Si l'auteur annonce une « révolution » dans le titre, il est difficile de savoir ce qu'elle contient, sauf une utopique société sans genre. On ne voit presque nulle part les traces de nos luttes réelles.

Certes, le projet de loi 35 a été adopté en décembre dernier, comme l'auteur le rapporte, mais sept mois plus tard, nous attendons toujours des résultats concrets. Rien ne bouge. En février, lorsque j'ai contacté les services du Directeur de l'état civil, on m'a promis du mouvement d'ici juillet; maintenant, peut-être en septembre.

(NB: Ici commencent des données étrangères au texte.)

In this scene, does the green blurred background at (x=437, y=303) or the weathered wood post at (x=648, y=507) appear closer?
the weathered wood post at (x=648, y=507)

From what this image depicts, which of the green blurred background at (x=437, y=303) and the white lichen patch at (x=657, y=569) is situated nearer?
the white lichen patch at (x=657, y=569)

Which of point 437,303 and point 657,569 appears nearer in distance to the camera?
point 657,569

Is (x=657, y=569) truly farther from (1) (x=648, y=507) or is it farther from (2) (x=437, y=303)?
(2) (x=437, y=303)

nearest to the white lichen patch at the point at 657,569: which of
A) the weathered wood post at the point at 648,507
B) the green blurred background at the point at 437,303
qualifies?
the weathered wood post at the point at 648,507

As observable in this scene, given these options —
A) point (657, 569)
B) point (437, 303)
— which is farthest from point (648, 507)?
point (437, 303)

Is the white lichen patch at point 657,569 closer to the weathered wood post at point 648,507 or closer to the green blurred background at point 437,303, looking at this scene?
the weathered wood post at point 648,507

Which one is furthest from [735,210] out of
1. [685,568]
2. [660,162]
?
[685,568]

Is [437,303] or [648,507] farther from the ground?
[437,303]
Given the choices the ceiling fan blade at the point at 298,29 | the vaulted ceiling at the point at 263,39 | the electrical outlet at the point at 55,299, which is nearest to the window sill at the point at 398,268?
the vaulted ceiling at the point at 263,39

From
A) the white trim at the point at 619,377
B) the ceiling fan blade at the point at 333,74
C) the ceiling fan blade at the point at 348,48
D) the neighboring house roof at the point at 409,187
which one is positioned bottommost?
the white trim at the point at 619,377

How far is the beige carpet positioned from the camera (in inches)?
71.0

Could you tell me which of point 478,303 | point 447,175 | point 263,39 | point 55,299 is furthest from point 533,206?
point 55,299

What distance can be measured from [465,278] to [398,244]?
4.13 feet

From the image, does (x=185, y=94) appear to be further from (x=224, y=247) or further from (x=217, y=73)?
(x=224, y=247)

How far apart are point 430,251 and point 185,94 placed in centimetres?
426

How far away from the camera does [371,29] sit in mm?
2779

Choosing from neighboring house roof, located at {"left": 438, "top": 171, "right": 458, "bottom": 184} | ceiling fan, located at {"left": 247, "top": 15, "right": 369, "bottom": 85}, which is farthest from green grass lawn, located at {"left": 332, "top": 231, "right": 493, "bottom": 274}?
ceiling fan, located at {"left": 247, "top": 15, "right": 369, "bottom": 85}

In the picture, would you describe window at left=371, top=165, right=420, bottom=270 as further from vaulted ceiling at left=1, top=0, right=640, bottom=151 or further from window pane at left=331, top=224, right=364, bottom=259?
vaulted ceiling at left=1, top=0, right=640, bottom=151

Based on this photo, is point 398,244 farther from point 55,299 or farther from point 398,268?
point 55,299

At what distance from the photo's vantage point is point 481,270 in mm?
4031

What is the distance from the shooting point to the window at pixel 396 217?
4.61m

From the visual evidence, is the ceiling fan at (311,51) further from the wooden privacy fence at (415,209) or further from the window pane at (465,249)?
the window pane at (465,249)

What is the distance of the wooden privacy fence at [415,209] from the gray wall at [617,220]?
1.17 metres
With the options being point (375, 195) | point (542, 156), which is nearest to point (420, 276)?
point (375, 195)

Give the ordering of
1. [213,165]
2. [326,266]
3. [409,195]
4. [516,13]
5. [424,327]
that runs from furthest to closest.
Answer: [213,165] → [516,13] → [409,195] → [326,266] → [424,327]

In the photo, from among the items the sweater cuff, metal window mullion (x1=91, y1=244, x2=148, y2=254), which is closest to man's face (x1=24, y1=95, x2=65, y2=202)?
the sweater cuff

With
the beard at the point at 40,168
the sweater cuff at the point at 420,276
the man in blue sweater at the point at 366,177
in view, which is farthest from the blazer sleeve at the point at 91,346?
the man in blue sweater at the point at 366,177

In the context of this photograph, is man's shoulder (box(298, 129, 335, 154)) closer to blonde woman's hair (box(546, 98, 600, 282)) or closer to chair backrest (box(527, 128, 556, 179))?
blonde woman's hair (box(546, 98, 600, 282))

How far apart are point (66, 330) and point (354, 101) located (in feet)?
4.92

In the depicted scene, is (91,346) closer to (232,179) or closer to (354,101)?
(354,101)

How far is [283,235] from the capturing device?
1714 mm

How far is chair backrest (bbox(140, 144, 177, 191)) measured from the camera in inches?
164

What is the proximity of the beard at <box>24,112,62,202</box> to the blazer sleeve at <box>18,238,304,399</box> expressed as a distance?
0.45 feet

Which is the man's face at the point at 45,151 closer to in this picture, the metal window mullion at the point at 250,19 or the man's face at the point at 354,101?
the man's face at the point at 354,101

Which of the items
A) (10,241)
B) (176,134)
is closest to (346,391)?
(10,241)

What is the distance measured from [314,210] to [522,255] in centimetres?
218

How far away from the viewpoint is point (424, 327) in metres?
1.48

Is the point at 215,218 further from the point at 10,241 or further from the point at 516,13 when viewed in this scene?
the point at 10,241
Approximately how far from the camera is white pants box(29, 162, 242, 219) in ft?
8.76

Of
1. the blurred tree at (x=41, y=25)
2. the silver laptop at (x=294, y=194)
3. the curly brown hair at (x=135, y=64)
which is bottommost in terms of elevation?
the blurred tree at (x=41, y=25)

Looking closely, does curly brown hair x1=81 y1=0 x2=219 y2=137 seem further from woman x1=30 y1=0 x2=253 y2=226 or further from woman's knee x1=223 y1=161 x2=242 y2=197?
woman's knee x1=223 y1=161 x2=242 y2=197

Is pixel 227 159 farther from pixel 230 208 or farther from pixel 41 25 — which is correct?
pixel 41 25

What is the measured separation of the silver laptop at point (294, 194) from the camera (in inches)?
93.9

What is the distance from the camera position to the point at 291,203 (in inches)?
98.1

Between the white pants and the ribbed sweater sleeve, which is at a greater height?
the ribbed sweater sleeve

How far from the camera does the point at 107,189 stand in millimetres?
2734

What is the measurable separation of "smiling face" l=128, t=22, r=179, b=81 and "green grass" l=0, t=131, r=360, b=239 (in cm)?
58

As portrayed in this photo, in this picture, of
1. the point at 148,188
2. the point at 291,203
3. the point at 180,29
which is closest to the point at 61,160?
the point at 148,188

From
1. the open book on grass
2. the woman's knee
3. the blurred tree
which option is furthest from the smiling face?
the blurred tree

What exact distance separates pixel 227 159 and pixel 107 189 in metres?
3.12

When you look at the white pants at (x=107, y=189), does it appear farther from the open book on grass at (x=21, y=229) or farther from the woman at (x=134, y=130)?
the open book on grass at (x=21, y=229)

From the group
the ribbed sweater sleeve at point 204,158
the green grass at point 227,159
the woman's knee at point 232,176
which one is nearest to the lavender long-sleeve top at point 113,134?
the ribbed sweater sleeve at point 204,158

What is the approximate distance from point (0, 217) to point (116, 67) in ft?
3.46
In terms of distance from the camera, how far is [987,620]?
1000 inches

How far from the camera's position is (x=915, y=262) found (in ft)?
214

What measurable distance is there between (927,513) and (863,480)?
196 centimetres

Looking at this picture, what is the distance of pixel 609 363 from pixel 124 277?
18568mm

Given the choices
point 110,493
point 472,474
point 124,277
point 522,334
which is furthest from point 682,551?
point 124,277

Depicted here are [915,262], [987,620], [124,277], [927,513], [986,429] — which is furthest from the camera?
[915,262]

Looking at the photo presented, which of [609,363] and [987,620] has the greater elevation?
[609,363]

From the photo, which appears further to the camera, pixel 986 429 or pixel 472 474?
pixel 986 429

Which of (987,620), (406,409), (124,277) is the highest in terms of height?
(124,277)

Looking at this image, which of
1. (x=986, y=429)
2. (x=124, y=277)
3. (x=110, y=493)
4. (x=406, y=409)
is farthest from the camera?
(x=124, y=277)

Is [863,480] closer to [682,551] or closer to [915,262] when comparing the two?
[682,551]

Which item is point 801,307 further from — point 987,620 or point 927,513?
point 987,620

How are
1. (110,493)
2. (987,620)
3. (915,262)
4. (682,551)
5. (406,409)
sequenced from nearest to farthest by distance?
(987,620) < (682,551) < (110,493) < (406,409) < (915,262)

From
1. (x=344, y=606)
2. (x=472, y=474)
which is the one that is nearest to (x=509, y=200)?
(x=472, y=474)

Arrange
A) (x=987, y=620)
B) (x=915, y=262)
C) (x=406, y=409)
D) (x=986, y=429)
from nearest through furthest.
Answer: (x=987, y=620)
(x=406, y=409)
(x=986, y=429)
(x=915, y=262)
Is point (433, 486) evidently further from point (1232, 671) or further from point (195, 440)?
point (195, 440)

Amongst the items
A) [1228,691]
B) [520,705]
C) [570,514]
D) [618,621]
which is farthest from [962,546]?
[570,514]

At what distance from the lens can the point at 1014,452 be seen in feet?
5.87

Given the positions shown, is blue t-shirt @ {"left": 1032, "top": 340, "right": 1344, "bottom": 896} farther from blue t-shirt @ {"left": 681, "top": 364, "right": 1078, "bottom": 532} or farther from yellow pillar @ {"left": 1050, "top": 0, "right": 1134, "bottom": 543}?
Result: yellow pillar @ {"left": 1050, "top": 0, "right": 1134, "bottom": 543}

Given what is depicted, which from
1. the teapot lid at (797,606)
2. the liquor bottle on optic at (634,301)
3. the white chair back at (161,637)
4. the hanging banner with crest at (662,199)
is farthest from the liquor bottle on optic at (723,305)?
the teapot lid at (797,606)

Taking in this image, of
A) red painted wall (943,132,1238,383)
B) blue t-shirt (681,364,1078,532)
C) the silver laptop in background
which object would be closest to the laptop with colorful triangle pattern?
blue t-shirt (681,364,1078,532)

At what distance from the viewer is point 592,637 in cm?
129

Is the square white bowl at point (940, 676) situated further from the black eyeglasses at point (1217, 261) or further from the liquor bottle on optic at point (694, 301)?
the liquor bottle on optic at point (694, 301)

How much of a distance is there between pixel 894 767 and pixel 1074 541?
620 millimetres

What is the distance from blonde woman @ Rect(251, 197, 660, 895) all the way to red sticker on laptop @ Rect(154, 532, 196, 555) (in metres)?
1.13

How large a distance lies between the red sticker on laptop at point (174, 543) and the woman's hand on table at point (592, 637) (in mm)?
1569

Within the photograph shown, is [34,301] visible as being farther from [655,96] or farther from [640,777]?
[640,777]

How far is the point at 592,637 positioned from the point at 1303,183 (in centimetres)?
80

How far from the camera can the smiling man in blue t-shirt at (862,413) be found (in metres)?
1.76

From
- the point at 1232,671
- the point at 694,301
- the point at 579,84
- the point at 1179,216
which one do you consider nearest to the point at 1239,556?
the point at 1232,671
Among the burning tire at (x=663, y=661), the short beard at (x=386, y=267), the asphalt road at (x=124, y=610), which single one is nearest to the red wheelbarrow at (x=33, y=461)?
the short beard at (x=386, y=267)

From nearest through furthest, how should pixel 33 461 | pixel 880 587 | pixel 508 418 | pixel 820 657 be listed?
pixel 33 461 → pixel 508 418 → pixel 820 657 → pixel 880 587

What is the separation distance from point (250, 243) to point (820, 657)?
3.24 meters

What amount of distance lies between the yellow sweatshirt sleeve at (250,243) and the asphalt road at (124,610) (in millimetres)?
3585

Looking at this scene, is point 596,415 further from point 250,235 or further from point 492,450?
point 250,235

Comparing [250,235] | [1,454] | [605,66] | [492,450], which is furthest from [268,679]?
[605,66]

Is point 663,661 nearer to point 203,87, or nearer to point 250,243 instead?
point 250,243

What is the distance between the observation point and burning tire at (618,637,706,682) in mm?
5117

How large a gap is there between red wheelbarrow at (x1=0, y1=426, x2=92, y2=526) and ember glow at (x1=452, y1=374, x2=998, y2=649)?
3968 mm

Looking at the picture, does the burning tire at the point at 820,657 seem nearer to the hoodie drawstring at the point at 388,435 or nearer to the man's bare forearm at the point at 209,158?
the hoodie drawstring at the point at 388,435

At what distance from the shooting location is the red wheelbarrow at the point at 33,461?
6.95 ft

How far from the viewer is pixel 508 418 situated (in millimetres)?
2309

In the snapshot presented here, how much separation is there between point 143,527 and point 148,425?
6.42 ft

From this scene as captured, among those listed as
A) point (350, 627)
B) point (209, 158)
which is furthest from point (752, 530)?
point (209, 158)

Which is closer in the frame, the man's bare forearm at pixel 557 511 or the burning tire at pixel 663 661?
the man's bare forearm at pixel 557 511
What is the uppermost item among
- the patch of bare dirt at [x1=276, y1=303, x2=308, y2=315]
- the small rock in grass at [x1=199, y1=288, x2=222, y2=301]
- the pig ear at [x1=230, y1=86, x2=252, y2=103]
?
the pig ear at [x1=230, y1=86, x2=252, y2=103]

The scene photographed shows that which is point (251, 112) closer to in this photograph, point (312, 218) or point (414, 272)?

Mais nous avons d'autres enjeux, notamment pour l'accès aux espaces séparant hommes et femmes - toilettes, vestiaires, dortoirs, prison, refuges pour sans-abris, etc. - où il est fréquent que les personnes trans* voient leur identité niée, à leur risque et péril.

Des femmes trans* sont encore parfois placées dans des prisons pour hommes malgré le genre reconnu sur leurs documents, comme c'est arrivé à Avery Edison en Ontario en février dernier. Cela frappe lourdement les personnes trans* des classes défavorisées, plus à risque d'aller en prison ou de devoir se réfugier dans un abri.

Nous sommes aussi victimes de harcèlement et de violence. Pendant le mois de juin, alors qu'on célébrait aux États-Unis le mois de la fierté, quatre femmes trans* de couleur ont été assassinées. Triste fierté.

Similairement, l'article décrit mal les expériences des personnes trans*. Donnons quelques exemples.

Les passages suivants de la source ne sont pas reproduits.